--- START OF PAGE ---

Every company has a culture by design or by default. Since disruptors lack a decades-plus legacy, they don’t have to transform from something traditional to something modern.

They recognize the importance of culture and the need for everyone in the company to not only buy into the culture but to advocate, promote, and advance it. Having a unified culture enables the realization of a unified vision and the execution of a unified mission.

In contrast, incumbents try to counter the effects of disruptors by attempting to mimic them. In doing so, they miss a very important point, which is what works at Google works because Google is Google. Every company is unique in terms of its people, processes, tools and value proposition.

“The one value that you see coming out of [the tours given by innovative companies] is to come back terrified and convinced of the need to make change,” said Goldman. “[Usually, the CDO and C-suite executives are] going to come back with good notes of how they might do that, but they won’t recognize the depth of the threats they’re facing.”

#3:  They reflect modern values

Startups have the benefit of being born into whatever “modern” era exists at their founding date. Today’s startups reflect the values of the younger generations including Millennials and Generation Z (Gen Z), both of which are highly tech-savvy.

“It’s not just you have a different set of values and priorities,” said Goldman. “You have an intimate level of familiarity with technology that the leaders don’t have because they weren’t born into that age.”

Goldman once met with a group of C-suite executives who couldn’t understand why their successful life sciences company had trouble attracting and retaining younger employees. To better understand the issue, they asked employees for suggestions, many of which they considered ridiculous. For example, they didn’t understand why younger employees would want to wear jeans instead of suits. How would that improve work effectiveness?

“The reality is, that the executives who made a company successful are disconnected from what people want in the workforce today,” said Goldman. “People will take a pay cut to work at a business where they’re deeply aligned with the values of the company and they believe they’re doing good for the world. In my generation and the generation before me, you looked for a well-paying job, and company values were on a poster with a soaring Eagle on it in the break room.”

#4:  They have the latest tools

Cloud-based technologies enable startups to do what was cost-prohibitive in the past. Now, businesses of all sizes have affordable access to massive computer power, storage, data analytics, and AI. More importantly, they can experiment and iterate in low-risk, low-cost environments and scale as necessary to meet the growing requirements of their expanding customer bases.

In contrast, the life sciences company C-suite executives didn’t understand why employees didn’t want to use Lotus Notes!

#5:  Their leaders are enablers

Disruptors attract, hire, and cultivate highly-effective people. Changing the status quo of an industry or society at large not only requires bright, driven people, it requires leaders who are not threatened by other bright, driven people.

In a command-and-control hierarchical structure, power and great ideas may be reserved for the chosen few.

“Traditional roles are managers who are there to make sure things happen on time and on budget, and that you hire the right people to do the job,” said Goldman. “When it comes to topics like transformation, innovation, and disruption, you should be a gardener. Your job as a gardener is to make sure your plants get enough sunlight, water, and nutrients. You can weed out the weeds that would have prevented them from growing and you can protect the garden from being raided by animals.”

Leaders should be enablers instead of managers. Enablers want great people to do great work, so they create an environment that includes the freedom to do that. The traditional management mentality can be stifling by comparison when people can only rise to whatever level of competence or incompetence the manager himself or herself possesses.

#6:  Change drives them

Change is what drives innovation and disruption. It’s about affecting change and also having the agility to change when an experiment or even the entire business model fails.

--- END OF PAGE ---
--- START OF ITEMS ---

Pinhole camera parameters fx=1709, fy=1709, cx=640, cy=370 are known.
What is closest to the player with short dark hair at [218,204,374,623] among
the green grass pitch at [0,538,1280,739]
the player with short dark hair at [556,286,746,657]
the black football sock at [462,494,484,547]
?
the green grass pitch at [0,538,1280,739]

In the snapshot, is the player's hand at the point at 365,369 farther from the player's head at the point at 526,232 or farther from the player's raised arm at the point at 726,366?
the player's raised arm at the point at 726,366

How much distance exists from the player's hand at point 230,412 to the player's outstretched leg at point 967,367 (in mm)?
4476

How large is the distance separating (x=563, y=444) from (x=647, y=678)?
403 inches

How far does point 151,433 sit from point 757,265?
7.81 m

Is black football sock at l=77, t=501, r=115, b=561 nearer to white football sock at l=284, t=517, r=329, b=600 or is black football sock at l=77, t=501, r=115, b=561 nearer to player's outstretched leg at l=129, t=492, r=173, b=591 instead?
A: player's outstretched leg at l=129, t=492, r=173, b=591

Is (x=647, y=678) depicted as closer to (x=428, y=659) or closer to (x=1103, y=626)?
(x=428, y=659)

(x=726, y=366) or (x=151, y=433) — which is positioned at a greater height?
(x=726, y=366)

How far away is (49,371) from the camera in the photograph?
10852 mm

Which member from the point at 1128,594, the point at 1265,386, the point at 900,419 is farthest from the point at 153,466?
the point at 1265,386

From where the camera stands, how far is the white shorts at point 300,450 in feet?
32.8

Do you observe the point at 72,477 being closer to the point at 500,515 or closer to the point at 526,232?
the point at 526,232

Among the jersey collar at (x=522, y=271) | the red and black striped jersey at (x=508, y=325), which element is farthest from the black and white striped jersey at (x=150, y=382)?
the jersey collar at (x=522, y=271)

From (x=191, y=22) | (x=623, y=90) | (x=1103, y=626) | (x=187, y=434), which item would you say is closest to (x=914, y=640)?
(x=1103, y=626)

--- END OF ITEMS ---

* PROBLEM 1
In the article on disruptors, what software did the life sciences executives not understand their employees' reluctance to use?
* PROBLEM 2
Go on with the article on disruptors, starting right after its last sentence.

* WRITTEN REPLY 1
Lotus Notes.

* WRITTEN REPLY 2
Goldman said even though incumbents may be out interviewing customers and iterating products rapidly in response, they’re not doing the same internally. Heads of innovation tend to be brilliant at product innovation, but they’re not necessarily change agents,

“The actual MVP customers you should talk to are the P&L holders that will have to sponsor [the innovation lab],” said Goldman. “Don’t present something that’s so radical and transformative [the P&L holders] look at their products and realize they’ll probably lose their job.”

#7:  Their value proposition trumps products

Disruptive companies tend to view the world differently than their incumbent counterparts. The disruptive companies think in terms of value; incumbents tend to have product and solution portfolios that are presented and regarded as such. They articulate use cases, but they’re missing their company’s fundamental value proposition.

For example, when a fertilizer company was going through a transformation, it “did all the right things,” according to Goldman. It changed the business, empowered the leaders and trained all employees to think creatively using tools and modern problem-solving approaches. During the process, the company’s identity shifted from being a fertilizer company to one that improves crop yields. While the distinction may seem slight, the new definition enables the company to imagine and provide other products and services that improve crop yields. It’s now using satellite data to tell farmers about crop issues they’re not aware of so they can remediate the issues with unprecedented precision (arguably using the company’s fertilizer products). The satellite data is also the basis for a new subscription-based service that guarantees a certain level of crop yield improvement,

#8:  They create best practices

Disruptive companies tend to view the world differently than their incumbent counterparts. The disruptive companies think in terms of value; incumbents tend to have product and solution portfolios that are presented and regarded as such. They articulate use cases, but they’re missing their company’s fundamental value proposition.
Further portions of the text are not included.